Complaint HI19-00016

A Public Hospital

July 21, 2021

Summary: The Office of the Information and Privacy Commissioner of Ontario received a complaint under the Personal Health Information Protection Act, 2004 (the Act) about a public hospital (the hospital)’s redaction of its employees’ names from an audit of a patient’s health records. This led to an investigation by this office into the hospital’s practices with respect to responding to access requests for these audits.

This decision concludes that the hospital’s practices were not in accordance with section 54(1) of the Act. However, in light of the steps taken by the hospital to amend these practices, this decision finds that a review of this matter is not warranted.

Statutes Considered: Personal Health Information Protection Act, 2004, sections 1(b), 3(1), 4(1) and (2), 52(1) and (3), 53(1) and 54(1).

Decisions Considered: PHIPA Decision 17.

BACKGROUND:

[1] Under the Personal Health Information Protection Act, 2004 (the Act or PHIPA), the Office of the Information and Privacy Commissioner of Ontario (the IPC or this office) received an access complaint about a public hospital (the hospital).

[2] The complainant advised that, in response to his written access request for an audit of his son’s medical record, the hospital gave him a copy of the audit with the names of its employees redacted.

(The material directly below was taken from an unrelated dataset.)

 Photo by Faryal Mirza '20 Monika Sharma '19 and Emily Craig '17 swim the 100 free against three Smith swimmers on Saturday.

[3] The complainant was dissatisfied with the copy he received because of the redactions and, further, the hospital did not give him a reason(s) for them. As a result, he made three additional requests to the hospital for a copy of the audit with its employees’ names unredacted.

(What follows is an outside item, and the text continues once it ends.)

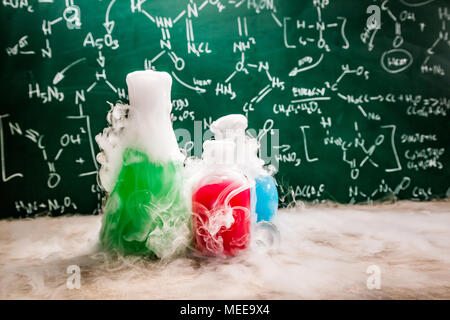 Dynamic reaction in school laboratory with color beakers - Stock Photo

[4] The hospital refused the complainant’s first and second requests and explained to him that the names could not be disclosed due to privacy regulations. However, in response to the complainant’s third and final request, the hospital gave him a copy of the audit with its employees’ names disclosed. According to the complainant, the hospital only did so after he advised that he would make a complaint to this office, which he did. This complaint was resolved at the Intake Stage of the IPC’s PHIPA process.

[5] The circumstances described above raised questions about the hospital’s practices for responding to requests by individuals for access to their records of personal health information, and the IPC decided to initiate its own file to inquire into the matter.

[6] During Intake Stage of this file, the hospital advised that its general practice with respect to the disclosure of its employees’ names, was to refuse to identify employees upon general request unless special circumstances applied or where it was able to notify staff and/or union representatives in advance.

[7] Further, the hospital advised that it did not disclose its employees’ names and/or their contact information without an order or direction made under the Regulated Health Professionals Act (the RHPA) from an investigating college. [1] Under such an order or direction, the hospital explained that these names would be disclosed to an investigator upon request.

[8] Moreover, the hospital advised that it followed the aforementioned disclosure process where the request related to litigation or an IPC privacy complaint. In such circumstances, the hospital advised that it would release an employee’s name to the legal team representing the parties involved in litigation or to the IPC.

[9] In this matter, the hospital advised that it followed its practices, but ultimately decided to disclose all of its employees’ names to the complainant even though it did not involve a privacy complaint.

[10] The matter moved to the Investigation Stage of the IPC’s PHIPA process and I was assigned as the Investigator. As part of my investigation, I requested and received written representations from the hospital.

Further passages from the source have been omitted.